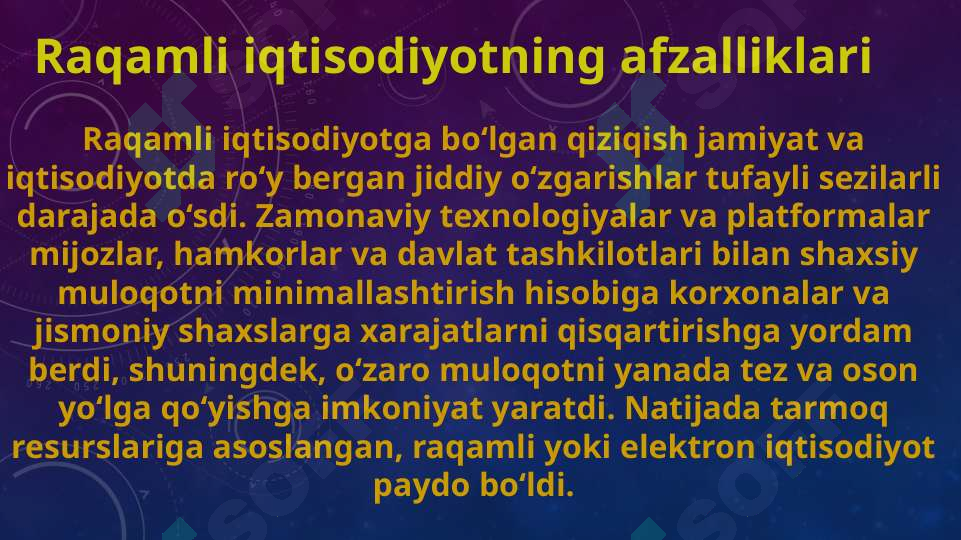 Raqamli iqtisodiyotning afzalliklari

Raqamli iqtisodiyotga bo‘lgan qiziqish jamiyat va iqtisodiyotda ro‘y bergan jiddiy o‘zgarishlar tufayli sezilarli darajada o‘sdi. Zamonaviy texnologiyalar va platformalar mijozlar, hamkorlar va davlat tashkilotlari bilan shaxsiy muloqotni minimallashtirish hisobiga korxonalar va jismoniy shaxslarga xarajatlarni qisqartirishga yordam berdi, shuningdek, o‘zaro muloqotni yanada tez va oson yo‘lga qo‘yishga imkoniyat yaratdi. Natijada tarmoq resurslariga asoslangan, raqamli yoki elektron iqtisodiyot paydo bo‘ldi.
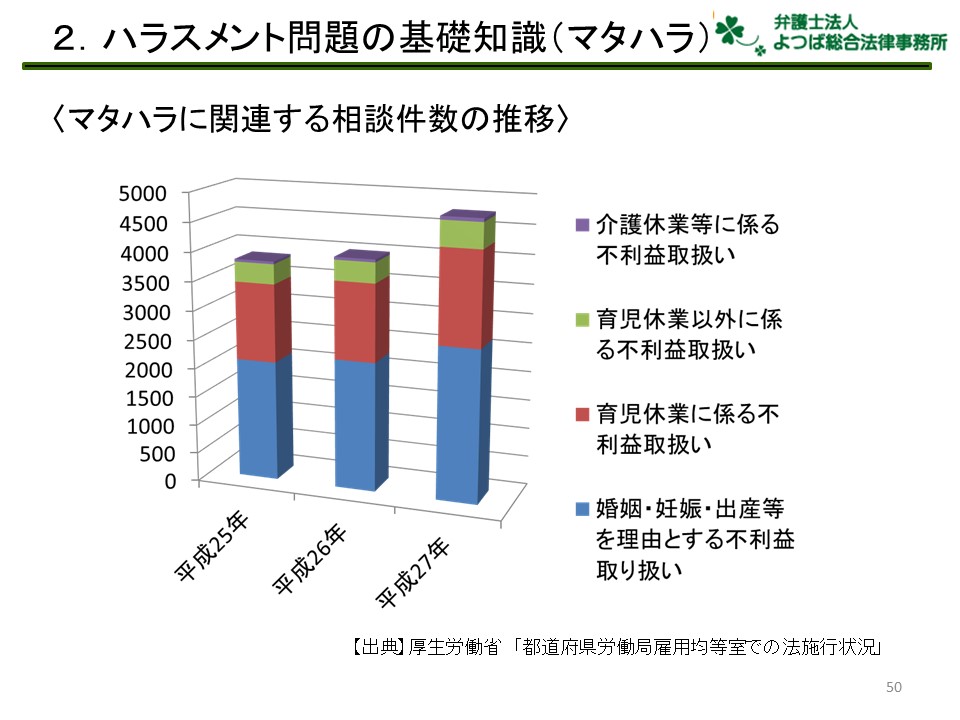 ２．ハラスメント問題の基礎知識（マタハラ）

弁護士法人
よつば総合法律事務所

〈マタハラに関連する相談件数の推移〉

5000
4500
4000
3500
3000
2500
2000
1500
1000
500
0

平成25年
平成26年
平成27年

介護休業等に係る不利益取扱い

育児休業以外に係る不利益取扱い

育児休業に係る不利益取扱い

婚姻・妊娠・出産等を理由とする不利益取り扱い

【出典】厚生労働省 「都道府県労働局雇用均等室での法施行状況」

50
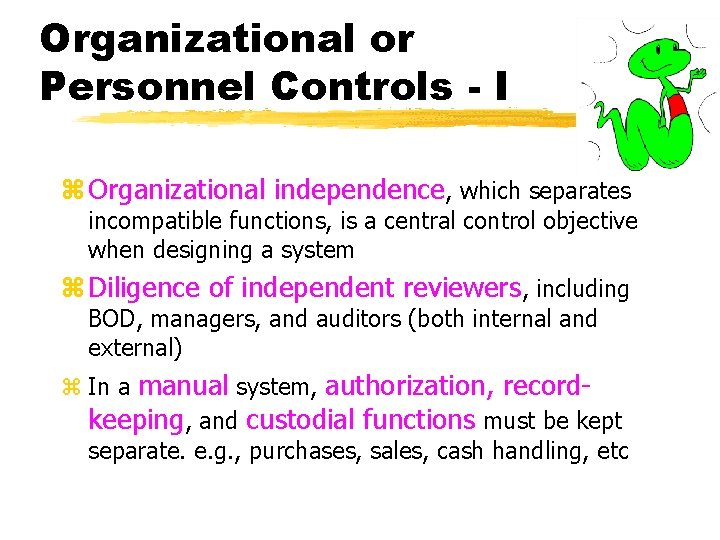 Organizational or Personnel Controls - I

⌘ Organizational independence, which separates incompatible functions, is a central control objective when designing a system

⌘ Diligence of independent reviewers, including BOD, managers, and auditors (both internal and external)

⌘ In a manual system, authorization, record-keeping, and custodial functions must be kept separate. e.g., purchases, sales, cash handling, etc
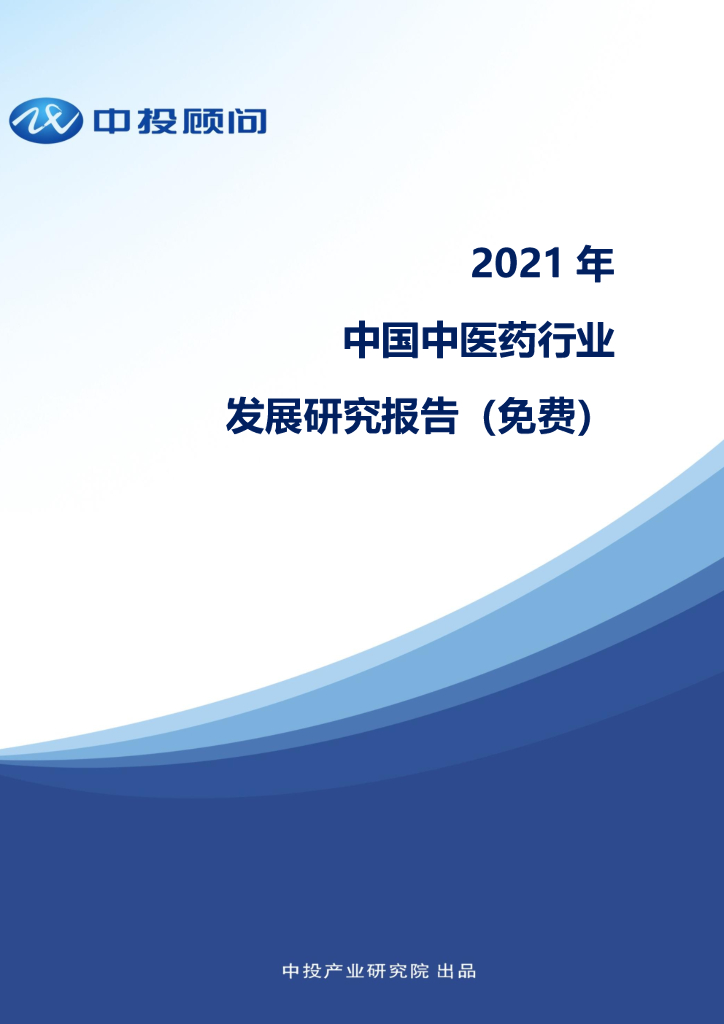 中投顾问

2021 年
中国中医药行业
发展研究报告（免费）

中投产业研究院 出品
────────
# Work request:
Pictures are to be dropped, and the remaining data set down exactly.

# Expected answer:
 Raqamli iqtisodiyotning afzalliklari

Raqamli iqtisodiyotga bo‘lgan qiziqish jamiyat va iqtisodiyotda ro‘y bergan jiddiy o‘zgarishlar tufayli sezilarli darajada o‘sdi. Zamonaviy texnologiyalar va platformalar mijozlar, hamkorlar va davlat tashkilotlari bilan shaxsiy muloqotni minimallashtirish hisobiga korxonalar va jismoniy shaxslarga xarajatlarni qisqartirishga yordam berdi, shuningdek, o‘zaro muloqotni yanada tez va oson yo‘lga qo‘yishga imkoniyat yaratdi. Natijada tarmoq resurslariga asoslangan, raqamli yoki elektron iqtisodiyot paydo bo‘ldi.
 ２．ハラスメント問題の基礎知識（マタハラ）

弁護士法人
よつば総合法律事務所

〈マタハラに関連する相談件数の推移〉

5000
4500
4000
3500
3000
2500
2000
1500
1000
500
0

平成25年
平成26年
平成27年

介護休業等に係る不利益取扱い

育児休業以外に係る不利益取扱い

育児休業に係る不利益取扱い

婚姻・妊娠・出産等を理由とする不利益取り扱い

【出典】厚生労働省 「都道府県労働局雇用均等室での法施行状況」

50
 Organizational or Personnel Controls - I

⌘ Organizational independence, which separates incompatible functions, is a central control objective when designing a system

⌘ Diligence of independent reviewers, including BOD, managers, and auditors (both internal and external)

⌘ In a manual system, authorization, record-keeping, and custodial functions must be kept separate. e.g., purchases, sales, cash handling, etc
 中投顾问

2021 年
中国中医药行业
发展研究报告（免费）

中投产业研究院 出品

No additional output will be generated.